Meeting minutes
status of the IFT encoder, scope of wg deliverables
Vlad: charter has two sections defined deliverables and open deliverables
Skef: two issues one with the spec how the interactions work, and the prototype impl
Skef: too date Google has made most of the contributions to the prototype impl
Skef: some of it is rewritten based on previous technology provided by Adobe
Skef: my understanding was its a joint project. Didn't have to go through dicussions in this meeting, but still under the w3c
Skef: contributions are reviewed and go through PRs, but with this document that Adobe has concerns about. Didn't want to review at the time.
Skef: open to creating a space within the repository that things are unreviewed.
Skef: not sure why it's in there.
Skef: it seems like there's a lot of decisions being made by Google.
Skef: when I thought this was a joint project.
Skef: if this is a Google project they can do what they want. However if it's udner w3c there should be more give and take.
Vlad: my concern is the rights to what have been produced in this working group as part of these side projects.
Vlad: other deliverables gives us flexibility to do other things that benefit the spec development.
Chris: we shouldn't call this a reference implementation. That has more normative force which isn't the case here.
Skef: I don't perceive there being a rights issue since the license is very permissive.
Vlad: for woff1 we needed a test harness, was primarily developed by one member of the group. When we had woff2 we needed specially crafted font files. Google hired a contractor to do this.
Vlad: I don't see obstacle to do what we are doing with the sample implementation.
Skef: if it's a group project what does that mean?

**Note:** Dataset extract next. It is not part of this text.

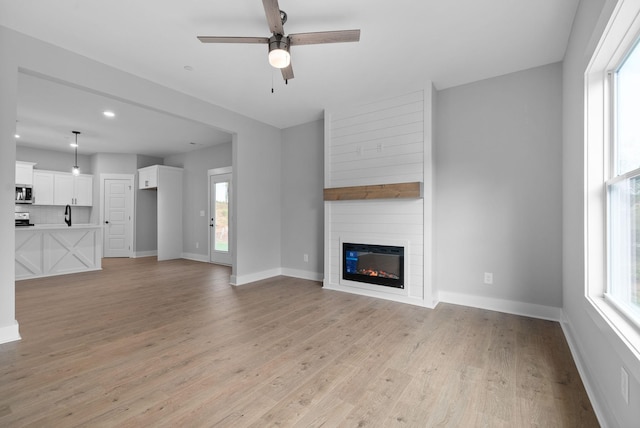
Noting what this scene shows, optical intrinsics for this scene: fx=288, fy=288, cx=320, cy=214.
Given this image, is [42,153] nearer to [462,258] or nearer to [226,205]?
[226,205]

Skef: group has some influence
Skef: if group doesn't then it's not a group porject
Vlad: we do have influence every group member can participate
Skef: want to be clear if they want to merge for documentation purpose and we haven't had time to review. That other parties haven't signed off on it.
Garret: broadly agree, the document was worded poorly at the start with respect to describing its status. Happy to clarify it's status at the start.
Garret: will rework the PR a bit to address this.
Garret: is there intersect in code reviewing in the repo?
Scott: I'm interested in being involved in development.
Skef: looking to be more involved as well.
Garret: main goal at the moment is to get an end to end wasm type demo working again with client. Then I'll circle back to encoder to work.
Garret: also a test suite and fuzzer suite for checking the quality of segmentations.
Skef: to make the fuzzer test more effective would be able to feed in glyphs of interest and vary those in more compelling combinations.
Garret: circling back to the original issue, do we want to have ift-encoder stay in w3c?
Chris: thankful for Garret's contributions so far, but would be great to see others contributing as well.
Skef: agreed its best to continue under w3c.
gathering language/locale data
Skef: it is my belief that most documents are written in one language and the second most will be two languages. There's lots of locality in how documents are written.
Skef: there are cases where there are more then use of what's considered the same language. eg. hong kong chinese vs mainland chinese. Code point frequencies are relatively different.
Skef: it's a goal to optimize things for languages
Skef: in particular on the table keyed side to have locale specific patches.
Skef: on the glyph keyed side it makes sense to be able to optimize the glyph keyed patches so that you don't mix high frequency in one locale with another.
Skef: so it will make sense to have a notion of locale/language. I believe I can build the relevant files. Locale/language is not just he codepoints, also punctation.
Skef: these could feed into the encoder, with one piece of information: Per locale codepoint frequency.
<ChrisL> Reading https://
Skef: identify locale in document and associate different regions of the document and figure out codepoint frequency.
Skef: I don't have a source for this, but Google possibly does.
Skef: was hoping to get input from Google.
Garret: three sources of data -
1. The previous PFE analysis suite we gathered page walk data which you could derive language codepoint frequency for.
2. We've previously publicly released our CJK segmentation + frequency data.
3. I will be looking to regather codepoint frequency data from the webcrawl index.
Chris: would be nice to publish the frequency data would be useful outside of this group.
Garret: yes agreed
Vlad: are spec changes are needed?
Skef: don't think I need any
Skef: approach to spec development is to try and generalize, but it may end up coloured by the problems we're trying to solve
Vlad: working draft was published recently, don't have time to review in detail but it's on github.
Vlad: Chris initiated tag review process. If we get comments back do we need formal working group action?
Chris: if we have consensus we can resolve on github, if it's contentious we should discuss in working group.
Chris: may need to be on the agenda next time.
<skef> present!